■ TASK PROMPT:
Check each line of the entries below for the word "States", and copy out the ones that have it.

____

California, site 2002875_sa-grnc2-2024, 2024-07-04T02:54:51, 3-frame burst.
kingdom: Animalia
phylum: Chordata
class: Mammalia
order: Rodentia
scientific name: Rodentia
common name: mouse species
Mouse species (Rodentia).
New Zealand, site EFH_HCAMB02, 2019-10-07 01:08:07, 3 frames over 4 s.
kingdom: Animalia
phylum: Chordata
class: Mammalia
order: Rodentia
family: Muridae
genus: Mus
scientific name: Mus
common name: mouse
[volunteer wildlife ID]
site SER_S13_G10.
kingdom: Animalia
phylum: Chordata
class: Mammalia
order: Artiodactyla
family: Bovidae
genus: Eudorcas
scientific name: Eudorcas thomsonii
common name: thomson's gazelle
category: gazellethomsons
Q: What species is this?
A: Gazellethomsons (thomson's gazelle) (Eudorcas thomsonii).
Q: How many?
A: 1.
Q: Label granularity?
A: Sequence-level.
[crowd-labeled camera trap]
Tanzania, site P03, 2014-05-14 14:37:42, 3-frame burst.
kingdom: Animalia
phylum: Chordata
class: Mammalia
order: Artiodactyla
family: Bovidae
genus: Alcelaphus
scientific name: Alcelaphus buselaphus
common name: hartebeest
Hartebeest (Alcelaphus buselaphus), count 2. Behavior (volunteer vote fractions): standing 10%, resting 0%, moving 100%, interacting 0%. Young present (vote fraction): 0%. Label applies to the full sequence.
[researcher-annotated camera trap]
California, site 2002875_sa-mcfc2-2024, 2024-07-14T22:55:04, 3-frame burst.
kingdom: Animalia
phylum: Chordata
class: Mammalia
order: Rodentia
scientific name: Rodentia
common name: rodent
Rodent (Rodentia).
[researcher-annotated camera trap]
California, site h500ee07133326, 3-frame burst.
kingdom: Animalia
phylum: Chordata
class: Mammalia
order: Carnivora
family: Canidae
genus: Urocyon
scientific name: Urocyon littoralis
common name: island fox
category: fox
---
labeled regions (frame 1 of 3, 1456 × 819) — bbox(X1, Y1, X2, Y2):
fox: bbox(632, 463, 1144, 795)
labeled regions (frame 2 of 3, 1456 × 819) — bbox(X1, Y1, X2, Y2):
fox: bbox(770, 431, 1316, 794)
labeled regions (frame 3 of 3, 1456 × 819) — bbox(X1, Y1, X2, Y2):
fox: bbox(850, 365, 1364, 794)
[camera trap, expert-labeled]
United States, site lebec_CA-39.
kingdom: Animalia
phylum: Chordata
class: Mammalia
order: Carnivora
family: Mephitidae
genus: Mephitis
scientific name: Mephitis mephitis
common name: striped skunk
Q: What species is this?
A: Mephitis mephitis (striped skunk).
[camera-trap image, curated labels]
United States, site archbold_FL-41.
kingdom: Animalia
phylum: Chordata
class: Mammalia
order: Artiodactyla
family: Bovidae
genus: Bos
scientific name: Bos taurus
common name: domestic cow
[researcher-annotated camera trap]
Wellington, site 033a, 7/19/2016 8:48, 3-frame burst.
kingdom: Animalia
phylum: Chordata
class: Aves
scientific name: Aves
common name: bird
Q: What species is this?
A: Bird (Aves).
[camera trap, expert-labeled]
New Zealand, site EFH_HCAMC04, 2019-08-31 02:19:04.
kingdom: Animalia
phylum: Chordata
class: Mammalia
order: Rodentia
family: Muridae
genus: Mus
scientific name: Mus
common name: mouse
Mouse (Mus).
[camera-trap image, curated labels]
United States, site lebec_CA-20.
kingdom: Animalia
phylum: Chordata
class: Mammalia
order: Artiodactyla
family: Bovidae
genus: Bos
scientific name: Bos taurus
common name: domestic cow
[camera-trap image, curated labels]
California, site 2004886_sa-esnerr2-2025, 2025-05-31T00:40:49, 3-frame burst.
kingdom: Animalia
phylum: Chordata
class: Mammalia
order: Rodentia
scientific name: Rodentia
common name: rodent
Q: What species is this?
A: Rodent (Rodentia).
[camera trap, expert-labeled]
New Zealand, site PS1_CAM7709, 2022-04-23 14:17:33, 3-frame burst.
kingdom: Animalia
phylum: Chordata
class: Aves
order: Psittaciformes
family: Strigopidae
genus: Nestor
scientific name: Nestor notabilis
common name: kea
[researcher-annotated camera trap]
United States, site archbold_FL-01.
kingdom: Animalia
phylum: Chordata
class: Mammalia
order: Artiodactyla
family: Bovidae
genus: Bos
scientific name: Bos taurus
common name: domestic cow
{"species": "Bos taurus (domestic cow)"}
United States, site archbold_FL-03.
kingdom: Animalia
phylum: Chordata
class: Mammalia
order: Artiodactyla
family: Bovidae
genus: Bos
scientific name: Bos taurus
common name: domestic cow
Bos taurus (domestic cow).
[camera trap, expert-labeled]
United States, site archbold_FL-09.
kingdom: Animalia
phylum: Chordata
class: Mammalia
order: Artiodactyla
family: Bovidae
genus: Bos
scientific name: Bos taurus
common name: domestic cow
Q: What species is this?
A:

____

■ RESPONSE:
United States, site lebec_CA-39.
United States, site archbold_FL-41.
United States, site lebec_CA-20.
United States, site archbold_FL-01.
United States, site archbold_FL-03.
United States, site archbold_FL-09.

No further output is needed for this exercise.